Baca juga: 35 derajat Celcius, suhu lembab, ambang fatal bagi manusia ini bukan lagi fantasi

Menjelang akhir abad ini, dengan suhu yang terus meningkat – di atas 50°C – dan kelembapan, beberapa daerah dapat mengalami serangan Stres panas tidak sesuai dengan kelangsungan hidup manusia, kata peneliti ini. Secara langsung, UEA meluncurkan strategi lingkungan untuk tahun 2050 yang secara khusus ditujukan untuk meningkatkan pangsa energi bersih dari 25 menjadi 50% dan mengurangi jejak karbon produksi listrik sebesar 70%.

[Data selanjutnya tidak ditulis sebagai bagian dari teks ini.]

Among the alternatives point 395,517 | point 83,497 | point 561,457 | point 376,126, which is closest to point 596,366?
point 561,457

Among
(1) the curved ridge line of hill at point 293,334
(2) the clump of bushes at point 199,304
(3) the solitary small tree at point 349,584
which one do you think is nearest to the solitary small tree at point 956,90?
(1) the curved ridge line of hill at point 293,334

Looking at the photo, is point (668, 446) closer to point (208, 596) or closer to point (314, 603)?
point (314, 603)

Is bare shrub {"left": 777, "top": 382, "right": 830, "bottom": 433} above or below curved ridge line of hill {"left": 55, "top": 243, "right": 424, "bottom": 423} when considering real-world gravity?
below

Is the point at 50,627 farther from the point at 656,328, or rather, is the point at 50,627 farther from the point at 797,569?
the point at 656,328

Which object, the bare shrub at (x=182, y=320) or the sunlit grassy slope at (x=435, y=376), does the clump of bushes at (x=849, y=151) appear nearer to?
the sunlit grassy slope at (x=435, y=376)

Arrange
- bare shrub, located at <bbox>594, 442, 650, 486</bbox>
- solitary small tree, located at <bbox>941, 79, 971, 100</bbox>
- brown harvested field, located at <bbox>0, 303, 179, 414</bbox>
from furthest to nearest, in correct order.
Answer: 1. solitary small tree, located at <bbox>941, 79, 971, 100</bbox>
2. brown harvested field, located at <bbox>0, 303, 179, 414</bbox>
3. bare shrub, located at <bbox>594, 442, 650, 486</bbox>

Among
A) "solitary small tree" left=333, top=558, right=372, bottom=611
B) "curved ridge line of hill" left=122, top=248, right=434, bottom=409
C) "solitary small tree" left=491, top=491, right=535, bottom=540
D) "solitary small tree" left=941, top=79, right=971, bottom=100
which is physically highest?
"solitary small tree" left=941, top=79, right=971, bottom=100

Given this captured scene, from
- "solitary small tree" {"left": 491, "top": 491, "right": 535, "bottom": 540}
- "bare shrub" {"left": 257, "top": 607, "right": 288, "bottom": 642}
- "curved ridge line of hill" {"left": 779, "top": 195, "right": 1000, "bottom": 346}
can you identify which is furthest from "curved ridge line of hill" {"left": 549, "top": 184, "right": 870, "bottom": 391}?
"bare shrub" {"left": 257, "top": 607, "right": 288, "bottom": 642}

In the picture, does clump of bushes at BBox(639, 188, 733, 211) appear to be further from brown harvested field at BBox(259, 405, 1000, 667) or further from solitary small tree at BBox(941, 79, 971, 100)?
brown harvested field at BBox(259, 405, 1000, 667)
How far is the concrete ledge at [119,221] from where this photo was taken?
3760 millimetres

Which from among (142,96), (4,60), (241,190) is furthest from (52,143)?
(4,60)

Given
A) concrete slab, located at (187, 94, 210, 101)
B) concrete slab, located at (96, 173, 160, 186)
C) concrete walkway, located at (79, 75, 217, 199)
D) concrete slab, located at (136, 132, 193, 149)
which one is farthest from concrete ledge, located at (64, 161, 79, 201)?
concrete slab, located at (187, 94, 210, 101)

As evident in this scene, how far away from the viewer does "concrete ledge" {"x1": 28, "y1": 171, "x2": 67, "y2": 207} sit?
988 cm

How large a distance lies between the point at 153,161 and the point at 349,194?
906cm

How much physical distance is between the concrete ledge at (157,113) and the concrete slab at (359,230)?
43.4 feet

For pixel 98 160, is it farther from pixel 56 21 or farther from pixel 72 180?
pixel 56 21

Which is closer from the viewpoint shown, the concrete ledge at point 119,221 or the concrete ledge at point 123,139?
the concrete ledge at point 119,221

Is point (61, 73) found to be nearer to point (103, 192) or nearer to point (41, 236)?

READ  LANGSUNG - Virus Corona: efektivitas vaksin Pfizer dan Moderna turun menjadi 66% terhadap varian Delta, menurut sebuah penelitian di Amerika
Orang yang berkabut mencoba mendinginkan suasana yang menyesakkan di jalan utama Dubai. (Foto: Karim Sahib/AFP)

Bawa ke hati

“Ada minat yang berkembang dalam topik ini di UEA, tetapi kami masih menunggu untuk melihat perusahaan besar menanggapi topik ini dengan serius,” kata Regulatory Alam, direktur Earth Matters Consulting, sebuah konsultan lingkungan yang berbasis di Dubai.

Di Emirates, selama beberapa tahun sekarang, pesawat telah digunakan untuk menaburkan awan dengan tujuan menyebabkan hujan dan kemudian jatuh. Dan segera, drone dapat digunakan untuk tujuan yang sama.

NS IPCC Panel Antarpemerintah tentang Perubahan Iklim (IPCC) memperkirakan dalam laporan yang diterbitkan pada awal Agustus bahwa ambang +1,5 derajat Celcius dibandingkan dengan era pra-industri akan tercapai sekitar tahun 2030, sepuluh tahun lebih awal dari perkiraan sebelumnya, mengancam umat manusia dengan bencana baru. “Belum pernah terjadi sebelumnya”. Sekretaris Jenderal PBB Antonio Guterres mengatakan laporan itu harus “Bunyikan bel” Bahan bakar fosil.

Baca juga: Untuk ilmuwan iklim Jan Guzel, laporan IPCC ‘menegaskan kembali kebutuhan mendesak untuk bertindak’

Negara-negara Teluk, yang sangat bergantung pada eksploitasi hidrokarbon, selalu mendapat tekanan buruk tentang masalah lingkungan, tetapi dalam beberapa tahun terakhir mereka telah berusaha mengubah retorika mereka untuk memulihkan citra internasional mereka, tetapi juga untuk mendiversifikasi ekonomi mereka.

Misalnya, Emirat Abu Dhabi membangun pembangkit listrik tenaga surya, yang disajikan sebagai salah satu yang terbesar di planet ini. Arab Saudi, pengekspor minyak mentah terbesar di dunia, yang telah memulai reformasi ekstensif untuk mendiversifikasi ekonominya, telah mengumumkan beberapa proyek lingkungan besar, juga berfokus pada energi surya.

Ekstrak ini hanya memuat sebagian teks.